The readings for today’s Mass were:

Reading 1 IS 42:1-4, 6-7

Thus says the LORD:
Here is my servant whom I uphold,
my chosen one with whom I am pleased,
upon whom I have put my spirit;
he shall bring forth justice to the nations,
not crying out, not shouting,
not making his voice heard in the street.
a bruised reed he shall not break,
and a smoldering wick he shall not quench,
until he establishes justice on the earth;
the coastlands will wait for his teaching.I, the LORD, have called you for the victory of justice,
I have grasped you by the hand;
I formed you, and set you
as a covenant of the people,
a light for the nations,
to open the eyes of the blind,
to bring out prisoners from confinement,
and from the dungeon, those who live in darkness.

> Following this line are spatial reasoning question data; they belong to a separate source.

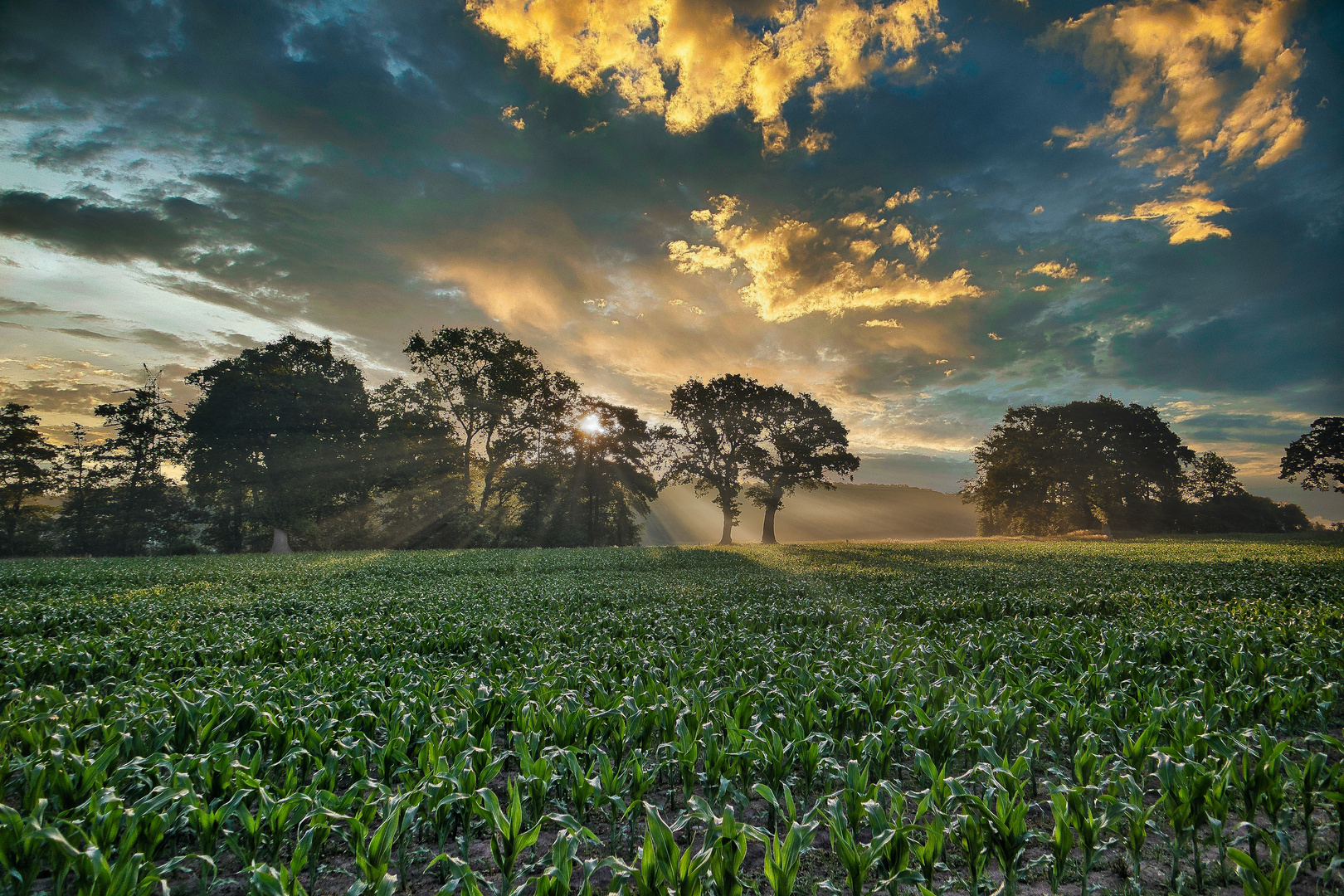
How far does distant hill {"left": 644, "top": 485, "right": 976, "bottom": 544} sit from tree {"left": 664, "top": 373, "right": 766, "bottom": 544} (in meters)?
39.2

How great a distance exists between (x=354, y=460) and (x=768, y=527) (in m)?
37.9

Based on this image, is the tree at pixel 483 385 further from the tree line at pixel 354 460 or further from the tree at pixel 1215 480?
the tree at pixel 1215 480

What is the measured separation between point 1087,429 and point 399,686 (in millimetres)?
65699

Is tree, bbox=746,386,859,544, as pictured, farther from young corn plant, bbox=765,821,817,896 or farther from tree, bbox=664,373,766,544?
young corn plant, bbox=765,821,817,896

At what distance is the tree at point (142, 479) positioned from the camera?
146ft

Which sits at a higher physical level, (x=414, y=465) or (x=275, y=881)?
(x=414, y=465)

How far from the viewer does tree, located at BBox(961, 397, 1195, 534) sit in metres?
49.2

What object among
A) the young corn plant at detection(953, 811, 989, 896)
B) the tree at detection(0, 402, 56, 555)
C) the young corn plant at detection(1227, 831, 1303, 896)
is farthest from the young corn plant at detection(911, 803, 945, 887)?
the tree at detection(0, 402, 56, 555)

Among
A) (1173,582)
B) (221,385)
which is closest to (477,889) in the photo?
(1173,582)

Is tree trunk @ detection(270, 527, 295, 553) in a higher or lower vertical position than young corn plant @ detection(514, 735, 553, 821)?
lower

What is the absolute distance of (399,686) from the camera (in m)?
5.25

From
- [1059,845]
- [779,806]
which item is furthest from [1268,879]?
[779,806]

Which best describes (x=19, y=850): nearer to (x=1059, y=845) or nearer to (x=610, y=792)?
(x=610, y=792)

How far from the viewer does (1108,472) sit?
48.6m
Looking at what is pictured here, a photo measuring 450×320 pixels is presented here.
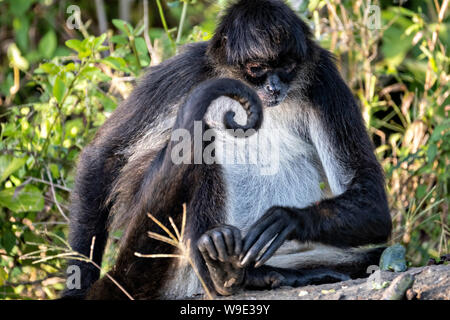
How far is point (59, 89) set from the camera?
5883 mm

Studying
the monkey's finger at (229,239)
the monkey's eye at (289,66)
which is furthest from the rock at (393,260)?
the monkey's eye at (289,66)

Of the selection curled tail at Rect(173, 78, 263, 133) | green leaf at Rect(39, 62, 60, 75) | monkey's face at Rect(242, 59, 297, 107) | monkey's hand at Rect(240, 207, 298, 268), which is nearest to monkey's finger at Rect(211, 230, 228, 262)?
monkey's hand at Rect(240, 207, 298, 268)

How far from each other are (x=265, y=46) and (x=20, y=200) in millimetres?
2492

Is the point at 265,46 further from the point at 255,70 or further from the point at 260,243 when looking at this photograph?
the point at 260,243

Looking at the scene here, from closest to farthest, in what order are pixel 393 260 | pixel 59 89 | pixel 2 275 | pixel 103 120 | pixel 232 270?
pixel 232 270, pixel 393 260, pixel 2 275, pixel 59 89, pixel 103 120

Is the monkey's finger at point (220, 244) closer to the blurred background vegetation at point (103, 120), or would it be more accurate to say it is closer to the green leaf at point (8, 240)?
the blurred background vegetation at point (103, 120)

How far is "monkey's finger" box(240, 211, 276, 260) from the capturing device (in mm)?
4223

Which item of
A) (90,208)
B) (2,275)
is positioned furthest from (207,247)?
(2,275)

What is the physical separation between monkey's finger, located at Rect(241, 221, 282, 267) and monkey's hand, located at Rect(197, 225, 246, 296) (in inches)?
2.0

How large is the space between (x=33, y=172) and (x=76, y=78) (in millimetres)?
1000

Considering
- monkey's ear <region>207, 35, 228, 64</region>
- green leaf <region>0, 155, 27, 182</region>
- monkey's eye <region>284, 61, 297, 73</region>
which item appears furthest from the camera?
green leaf <region>0, 155, 27, 182</region>

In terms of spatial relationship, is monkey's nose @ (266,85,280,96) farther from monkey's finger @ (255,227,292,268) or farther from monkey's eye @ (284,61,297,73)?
monkey's finger @ (255,227,292,268)
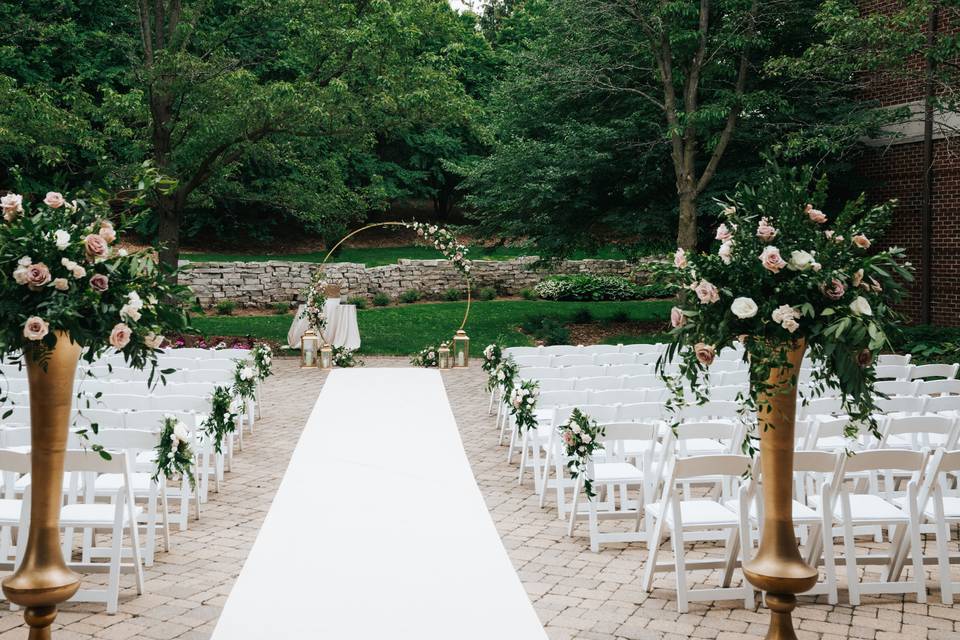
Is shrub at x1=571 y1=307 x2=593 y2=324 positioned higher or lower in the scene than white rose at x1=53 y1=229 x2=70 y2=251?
lower

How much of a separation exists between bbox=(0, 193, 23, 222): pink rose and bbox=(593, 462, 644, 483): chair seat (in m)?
4.12

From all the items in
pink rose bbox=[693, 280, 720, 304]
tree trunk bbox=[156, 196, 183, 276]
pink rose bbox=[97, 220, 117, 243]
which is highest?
tree trunk bbox=[156, 196, 183, 276]

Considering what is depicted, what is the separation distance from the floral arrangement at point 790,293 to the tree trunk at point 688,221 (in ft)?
44.9

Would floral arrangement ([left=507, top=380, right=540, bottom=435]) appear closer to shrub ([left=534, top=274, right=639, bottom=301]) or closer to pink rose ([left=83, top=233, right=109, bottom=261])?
pink rose ([left=83, top=233, right=109, bottom=261])

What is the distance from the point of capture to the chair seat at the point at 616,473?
631 centimetres

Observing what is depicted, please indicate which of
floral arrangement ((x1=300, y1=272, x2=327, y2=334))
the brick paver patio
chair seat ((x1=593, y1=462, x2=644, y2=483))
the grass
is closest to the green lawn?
floral arrangement ((x1=300, y1=272, x2=327, y2=334))

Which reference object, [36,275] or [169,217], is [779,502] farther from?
[169,217]

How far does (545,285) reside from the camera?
2742cm

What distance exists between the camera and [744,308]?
3756 mm

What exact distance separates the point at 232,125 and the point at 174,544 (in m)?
11.8

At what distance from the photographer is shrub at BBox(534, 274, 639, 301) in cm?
2692

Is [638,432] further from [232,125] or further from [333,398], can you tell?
[232,125]

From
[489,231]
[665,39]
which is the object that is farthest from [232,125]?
[665,39]

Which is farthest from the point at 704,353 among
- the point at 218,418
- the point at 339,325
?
the point at 339,325
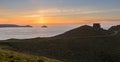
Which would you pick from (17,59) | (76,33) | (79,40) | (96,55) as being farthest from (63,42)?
(17,59)

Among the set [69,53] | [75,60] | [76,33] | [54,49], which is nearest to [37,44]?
[54,49]

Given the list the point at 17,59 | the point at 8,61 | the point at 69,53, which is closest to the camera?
the point at 8,61

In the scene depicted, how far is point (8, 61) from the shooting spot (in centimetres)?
2098

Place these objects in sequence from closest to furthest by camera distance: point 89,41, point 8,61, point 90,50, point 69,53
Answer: point 8,61
point 69,53
point 90,50
point 89,41

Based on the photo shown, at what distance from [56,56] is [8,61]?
71.4 feet

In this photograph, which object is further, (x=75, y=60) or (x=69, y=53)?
→ (x=69, y=53)

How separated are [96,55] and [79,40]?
→ 8993mm

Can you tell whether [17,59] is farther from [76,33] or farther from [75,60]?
[76,33]

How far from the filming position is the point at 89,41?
54.5 meters

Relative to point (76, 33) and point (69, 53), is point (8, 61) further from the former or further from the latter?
point (76, 33)

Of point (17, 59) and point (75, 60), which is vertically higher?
point (17, 59)

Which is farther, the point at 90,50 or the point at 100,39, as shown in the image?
the point at 100,39

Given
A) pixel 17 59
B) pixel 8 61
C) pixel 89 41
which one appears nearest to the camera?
pixel 8 61

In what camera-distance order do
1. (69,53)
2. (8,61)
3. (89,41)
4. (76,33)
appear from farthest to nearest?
(76,33) < (89,41) < (69,53) < (8,61)
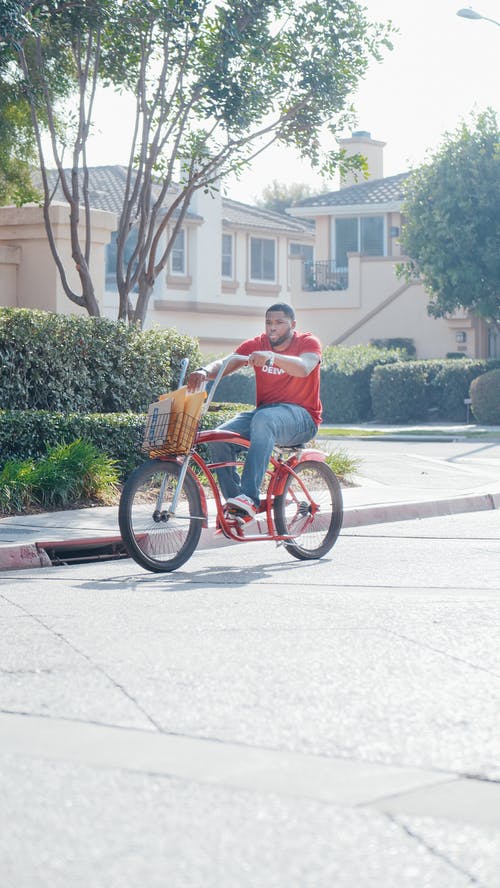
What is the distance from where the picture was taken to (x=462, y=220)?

Responsorial Psalm PS 29:1-2, 3-4, 3, 9-10

R/ (11b) The Lord will bless his people with peace.
Give to the LORD, you sons of God,
give to the LORD glory and praise,
Give to the LORD the glory due his name;
adore the LORD in holy attire.
R/ The Lord will bless his people with peace.
The voice of the LORD is over the waters,
the LORD, over vast waters.
The voice of the LORD is mighty;
the voice of the LORD is majestic.
R/ The Lord will bless his people with peace.
The God of glory thunders,
and in his temple all say, “Glory!”
The LORD is enthroned above the flood;
the LORD is enthroned as king forever.
R/ The Lord will bless his people with peace.

Reading 2 ACTS 10:34-38

Peter proceeded to speak to those gathered
in the house of Cornelius, saying:
“In truth, I see that God shows no partiality.
Rather, in every nation whoever fears him and acts uprightly
is acceptable to him.
You know the word that he sent to the Israelites
as he proclaimed peace through Jesus Christ, who is Lord of all,
what has happened all over Judea,
beginning in Galilee after the baptism
that John preached,
how God anointed Jesus of Nazareth
with the Holy Spirit and power.
He went about doing good
and healing all those oppressed by the devil,
for God was with him.”

Gospel MT 3:13-17

Jesus came from Galilee to John at the Jordan
to be baptized by him.
John tried to prevent him, saying,
“I need to be baptized by you,
and yet you are coming to me?”
Jesus said to him in reply,
“Allow it now, for thus it is fitting for us
to fulfill all righteousness.”
Then he allowed him.
After Jesus was baptized,
he came up from the water and behold,
the heavens were opened for him,
and he saw the Spirit of God descending like a dove
and coming upon him.
And a voice came from the heavens, saying,
“This is my beloved Son, with whom I am well pleased.”